Mamet fills his fast paced world of organized crime with an amazing ensemble of actor's actors and meaningful language. It is always a pleasure to see JT Walsh, even if he only had two scenes.Come see William H Macy as a blonde jumpy mafia driver and Felicity Huffman as a fortune spinner girl. The talent that Mamet brings to his pictures astounds me. I was also extremely pleased to see the line ' The guy behind the guy,behind the guy, behind the guy" As a Swingers fan I got goose bumps in learning that Jon Favreau referenced Things Change in the Las Vegas casino scene (Vegas!!!).
The problem I had with this film, was the "Mafia speak". It was really distracting to my enjoyment of the film everytime a Mafia member would appear and say things like " I must remind you about that thing of which you did" "I cannot speak in a contraction,you will now pay to me some money, so that I may go to get some lessons on contractions" The last part is made up, but you get the idea. To be fair, in a post Goodfellas and Sopranos world, the table has been reset. The mafia members in this film seem to be stuck in the old rhetoric of mobsters in cartoons.
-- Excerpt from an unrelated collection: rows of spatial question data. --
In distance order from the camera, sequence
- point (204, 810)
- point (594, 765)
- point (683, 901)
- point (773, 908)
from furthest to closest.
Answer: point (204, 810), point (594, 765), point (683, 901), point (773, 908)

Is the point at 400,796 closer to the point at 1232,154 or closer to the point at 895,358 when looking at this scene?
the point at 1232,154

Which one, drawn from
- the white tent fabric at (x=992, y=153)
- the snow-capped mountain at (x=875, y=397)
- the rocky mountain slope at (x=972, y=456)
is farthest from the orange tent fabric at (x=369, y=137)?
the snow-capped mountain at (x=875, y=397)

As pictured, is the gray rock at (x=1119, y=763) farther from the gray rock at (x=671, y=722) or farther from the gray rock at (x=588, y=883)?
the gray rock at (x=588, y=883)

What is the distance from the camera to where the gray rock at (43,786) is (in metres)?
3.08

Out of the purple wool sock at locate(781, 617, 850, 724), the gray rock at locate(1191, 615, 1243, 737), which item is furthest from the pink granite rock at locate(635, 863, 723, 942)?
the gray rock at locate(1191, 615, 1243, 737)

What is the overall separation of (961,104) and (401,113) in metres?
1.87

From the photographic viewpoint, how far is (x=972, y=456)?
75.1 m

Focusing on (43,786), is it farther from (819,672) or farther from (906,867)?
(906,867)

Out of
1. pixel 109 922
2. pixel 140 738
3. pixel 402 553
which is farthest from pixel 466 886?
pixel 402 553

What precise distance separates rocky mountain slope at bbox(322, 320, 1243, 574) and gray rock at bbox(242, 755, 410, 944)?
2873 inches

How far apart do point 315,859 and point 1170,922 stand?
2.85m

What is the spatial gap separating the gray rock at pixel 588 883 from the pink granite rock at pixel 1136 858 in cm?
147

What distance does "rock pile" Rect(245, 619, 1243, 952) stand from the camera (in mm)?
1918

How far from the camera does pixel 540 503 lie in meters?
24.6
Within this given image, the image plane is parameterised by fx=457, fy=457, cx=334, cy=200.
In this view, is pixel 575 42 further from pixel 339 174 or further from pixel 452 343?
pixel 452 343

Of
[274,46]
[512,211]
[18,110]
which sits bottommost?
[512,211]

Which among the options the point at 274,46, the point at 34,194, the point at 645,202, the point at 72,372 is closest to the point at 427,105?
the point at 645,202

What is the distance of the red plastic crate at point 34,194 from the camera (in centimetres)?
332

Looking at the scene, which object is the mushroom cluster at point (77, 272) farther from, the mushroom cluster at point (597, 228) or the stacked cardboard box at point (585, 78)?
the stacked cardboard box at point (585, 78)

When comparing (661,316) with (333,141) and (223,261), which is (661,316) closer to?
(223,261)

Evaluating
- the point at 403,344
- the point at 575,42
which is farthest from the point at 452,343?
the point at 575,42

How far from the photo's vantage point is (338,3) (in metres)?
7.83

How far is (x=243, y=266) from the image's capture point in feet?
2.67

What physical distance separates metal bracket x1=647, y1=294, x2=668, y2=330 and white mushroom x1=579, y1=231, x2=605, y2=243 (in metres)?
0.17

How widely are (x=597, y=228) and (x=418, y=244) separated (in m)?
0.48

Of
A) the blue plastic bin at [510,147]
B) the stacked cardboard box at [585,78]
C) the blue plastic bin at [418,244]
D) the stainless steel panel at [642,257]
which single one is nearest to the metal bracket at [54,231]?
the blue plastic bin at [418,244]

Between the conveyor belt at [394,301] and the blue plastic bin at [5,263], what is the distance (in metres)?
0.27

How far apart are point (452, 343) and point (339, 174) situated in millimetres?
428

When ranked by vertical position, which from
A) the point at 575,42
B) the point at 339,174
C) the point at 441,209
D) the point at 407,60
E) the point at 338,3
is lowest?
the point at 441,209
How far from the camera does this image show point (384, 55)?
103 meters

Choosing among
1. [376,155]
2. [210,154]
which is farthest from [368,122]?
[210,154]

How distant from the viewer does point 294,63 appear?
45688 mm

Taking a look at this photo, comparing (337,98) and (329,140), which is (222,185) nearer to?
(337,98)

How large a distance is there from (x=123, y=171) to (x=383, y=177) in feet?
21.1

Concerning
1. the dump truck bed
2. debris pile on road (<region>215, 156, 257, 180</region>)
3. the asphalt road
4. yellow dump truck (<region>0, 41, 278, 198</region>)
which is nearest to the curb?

I do find it amusing that Mantegna would turn this type of character into a spoof of "mafia speak" in his work as Fat Tony on the Simpsons.
Despite the speech patterns, I thoroughly enjoyed this movie and would watch it again. Ameche is always one step ahead of the game, and the conclusion will leave you a little saddened and a little relieved. 1988 was also the same year that David Mamet's Tony winning "Speed the Plow" opened on Broadway with Mantegna and Madonna. One wonders if his critique of Hollywood found in that masterful production was based on his experiences in making "Things Change". Perhaps this film serves as a reminder that life in 1988 was getting too fast, and we had forgotten as a nation what it meant to just sit on a beach with our shoes off and breathe.